── Data supplied

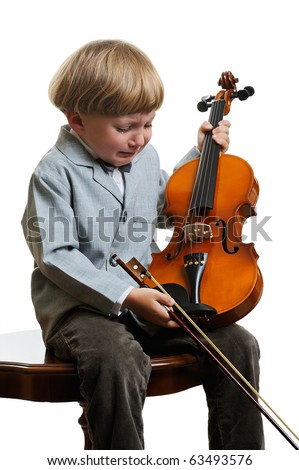 little boy crying in the violin lesson - stock photo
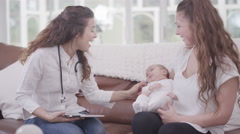 4K New mother with baby daughter talking to health visitor at home Stock Footage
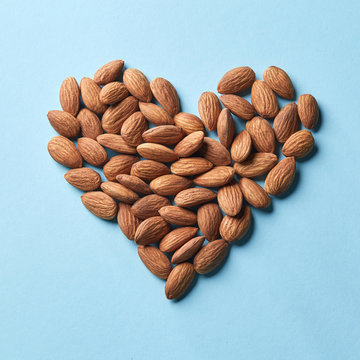 Pattern in the form of heart from almonds on a blue paper background
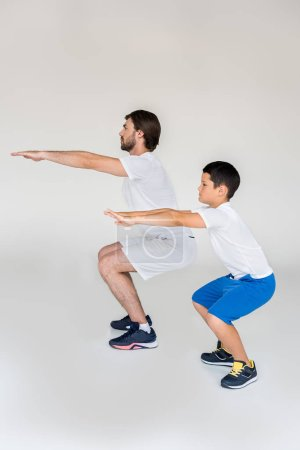 side view of boy and father squatting together on grey background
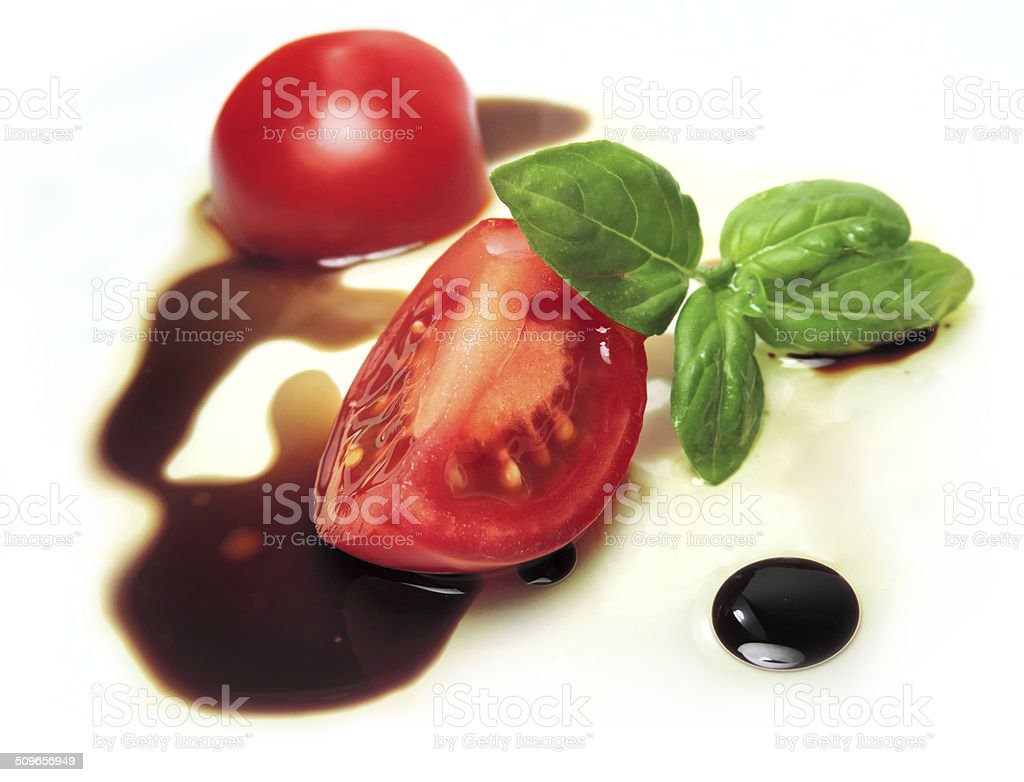 Tomatoes and salad dressing stock photo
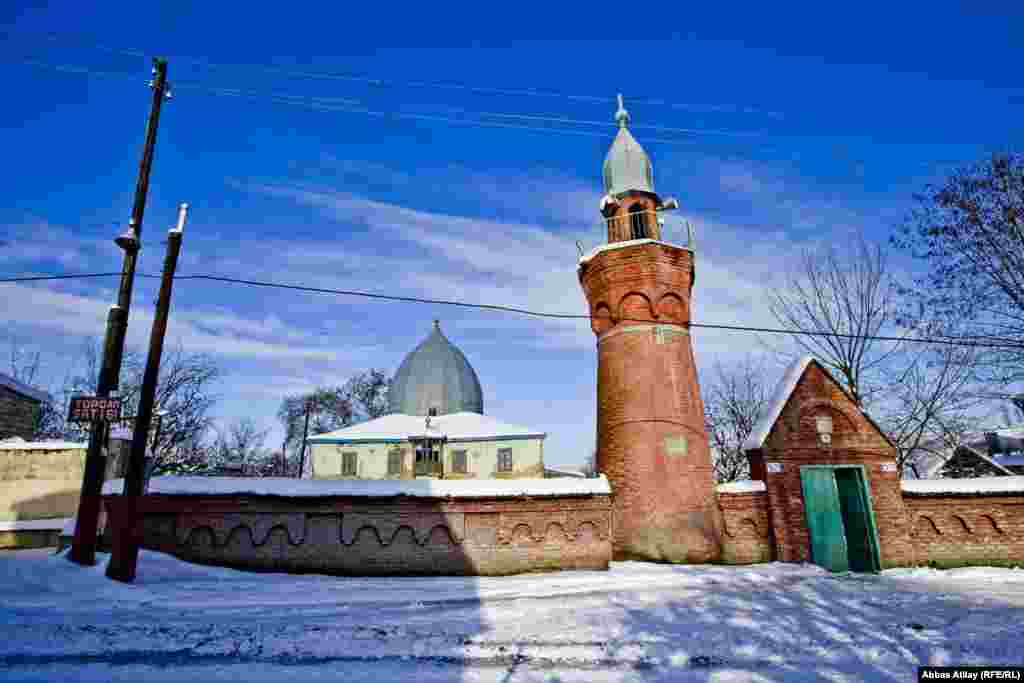 A brick minaret stands in front of the wood-framed mosque in the village of Nugedi, in Azerbaijan's Guba region.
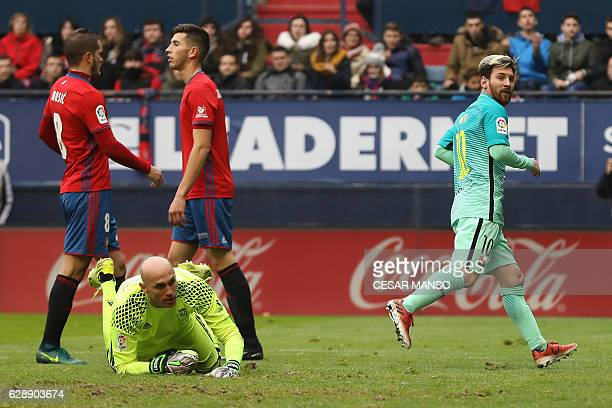 Barcelona's Argentinian forward Lionel Messi celebrates after scoring during the Spanish league football match CA Osasuna vs FC Barcelona at the...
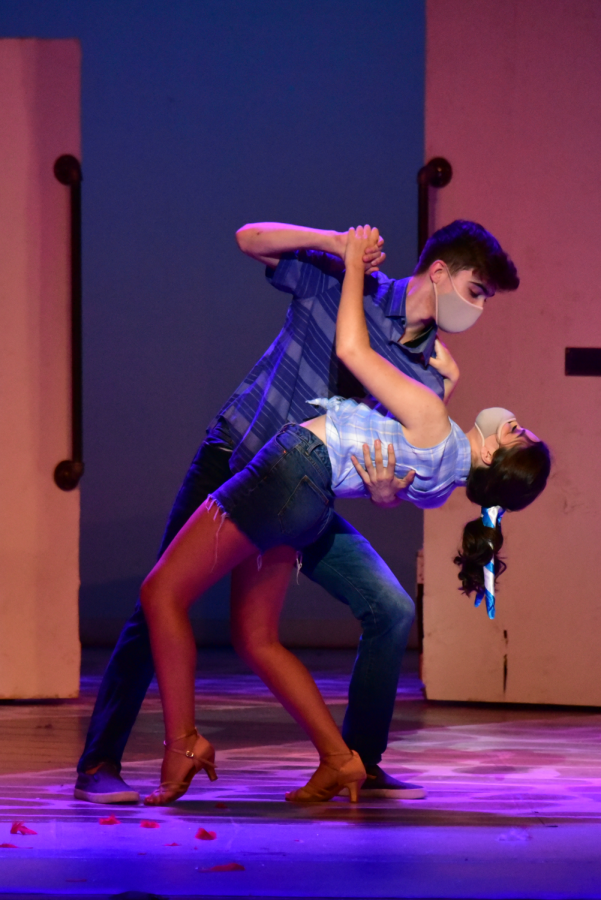 Junior Michael Geary (left) dances with senior Ellie Sanchez (right) during a dress rehearsal for Mamma Mia. Geary and Sanchez played the two love interests, Sky and Sophie, in the show. The cast performed the musical live on May 6 to 8 in the Dale E. Graham Auditorium.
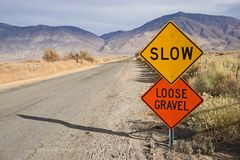Slow Loose Gravel Sign Along Rural Road stock photos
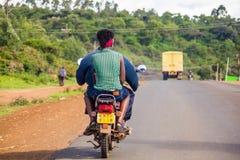 摩托车出租汽车的妇女 免版税库存照片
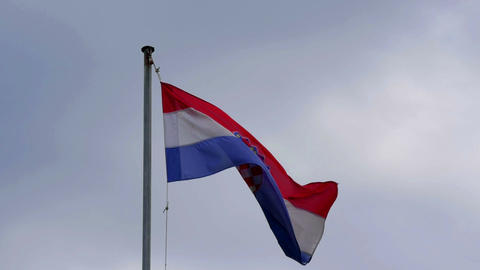 Croatian flag waving in the windy weather. Gray clouds in background bringing Archivo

────

_To do:_ Return nothing except the lines from the one containing "Junior Michael Geary" through the final line of the data, copied exactly. Leave out all pictures.

_Answer space:_
 Junior Michael Geary (left) dances with senior Ellie Sanchez (right) during a dress rehearsal for Mamma Mia. Geary and Sanchez played the two love interests, Sky and Sophie, in the show. The cast performed the musical live on May 6 to 8 in the Dale E. Graham Auditorium.
Slow Loose Gravel Sign Along Rural Road stock photos
 摩托车出租汽车的妇女 免版税库存照片
 Croatian flag waving in the windy weather. Gray clouds in background bringing Archivo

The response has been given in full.